**Что сделать:**
a: На сколько лет, согласно отрывку о Русанове и Бунине, И. А. Бунин был старше В. А. Русанова?
b: Перепишите без изменений фрагмент отрывка от слов «Упомянутая в этом» до слов «будущий полярный исследователь.».

**Отрывок для чтения:**
___

Упомянутая в этом описании гостиница — скорее всего Троицкая, сыгравшая в биографии Русанова свою роль. На старом плане города несложно найти и другие характерные места в этом бунинском тексте, относящемся к центру города, тогда как герой нашей книги рос и формировался на городской окраине, внешне совсем иной, чем картина, на-рисрванная Буниным, в чем легко убедиться по старой фотографии 2-го Мацневского переулка (ныне улица Русанова) с унылой панорамой деревянных одноэтажных домов за высокими деревянными заборами и пыльной проезжей немощеной мостовой. Тем не менее бунинский текст и старая фотография относятся к одному и тому же российскому губернскому городу с населением 70 тысяч обывателей, так что пересечь его пешком можно было всего за час. В нем-то 3 ноября (старого стиля) 1875 года появился на свет будущий полярный исследователь.
Почти наверняка можно утверждать, что восприятие родного города для скрытного и упрямого, не всегда понятного даже для родных мальчишки, выросшего в доме с надстройкой-мезонином и красными ставнями, за глухим деревянным забором, было иным, чем у начинающего классика русской, литературы, помимо разницы в возрасте (И. А. Бунин был старше В. А. Русанова на пять лет) и происхождении. Единственная общность — оба, вырастая, тяготились окружающим, но каждый искал свой выход из него по-своему и на этом сходство их кончается, даже если они могли оказаться свидетелями одних и тех же событий, например, описанных Буниным в «Жизни Арсеньева» сцен на железнодорожном вокзале в связи с возвращением тела умершего императора Александра III в столицу империи. Для героя Бунина это одно из запомнившихся событий молодости, а для Русанова, скорее всего, повод продемонстрировать отрицание существующих общественных и государственных устоев, если, конечно, не победило элементарное любопытство. Но чего не знаем, того не знаем… В социальной среде того, ушедшего Орла они не совпадали, это достаточно очевидно.

___

**Собранный материал:**
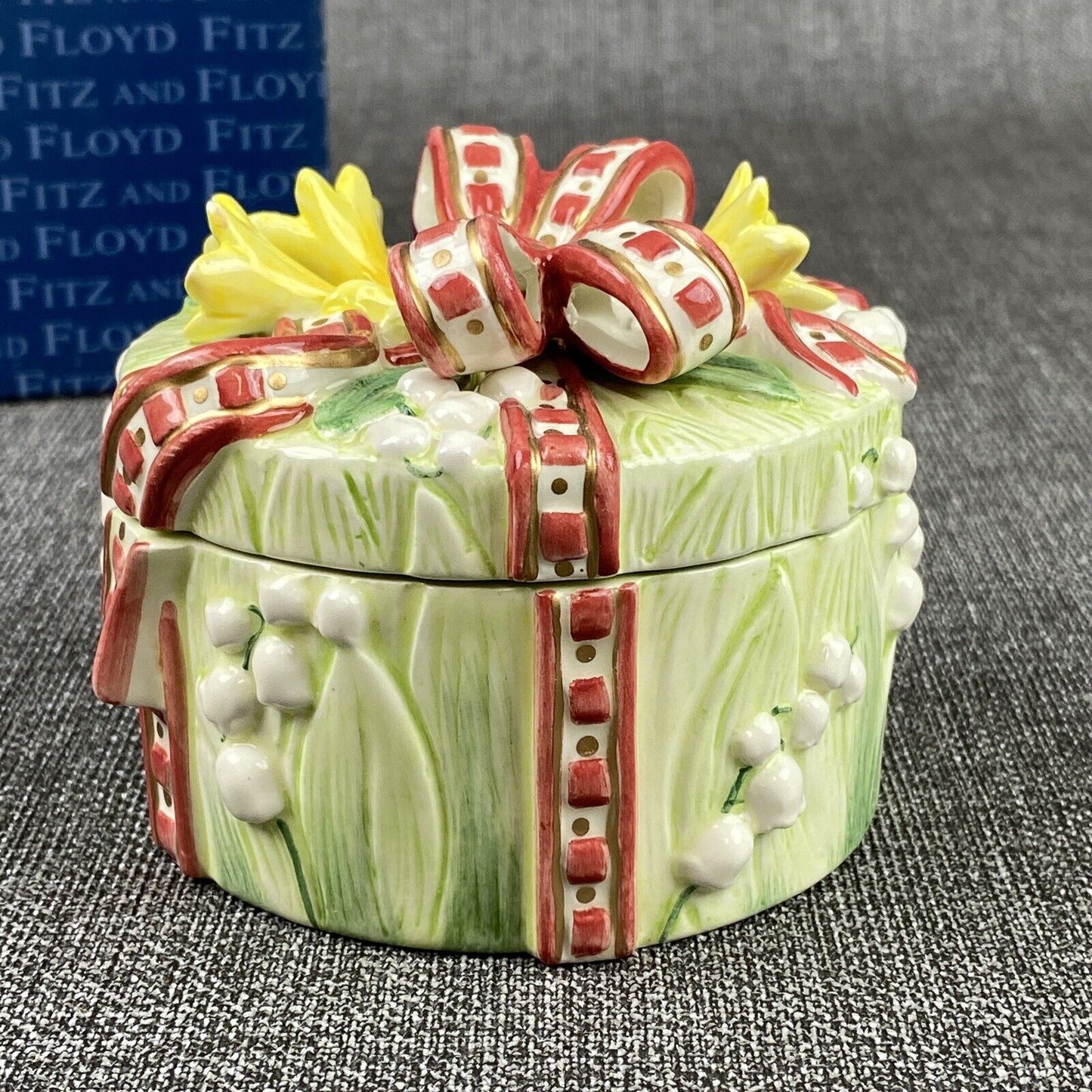 Fitz and Floyd Gift with Ribbon Lidded Trinket Box Green Floral Round NOS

___

**Ваши ответы:**
a: На пять лет.

b:
Упомянутая в этом описании гостиница — скорее всего Троицкая, сыгравшая в биографии Русанова свою роль. На старом плане города несложно найти и другие характерные места в этом бунинском тексте, относящемся к центру города, тогда как герой нашей книги рос и формировался на городской окраине, внешне совсем иной, чем картина, на-рисрванная Буниным, в чем легко убедиться по старой фотографии 2-го Мацневского переулка (ныне улица Русанова) с унылой панорамой деревянных одноэтажных домов за высокими деревянными заборами и пыльной проезжей немощеной мостовой. Тем не менее бунинский текст и старая фотография относятся к одному и тому же российскому губернскому городу с населением 70 тысяч обывателей, так что пересечь его пешком можно было всего за час. В нем-то 3 ноября (старого стиля) 1875 года появился на свет будущий полярный исследователь.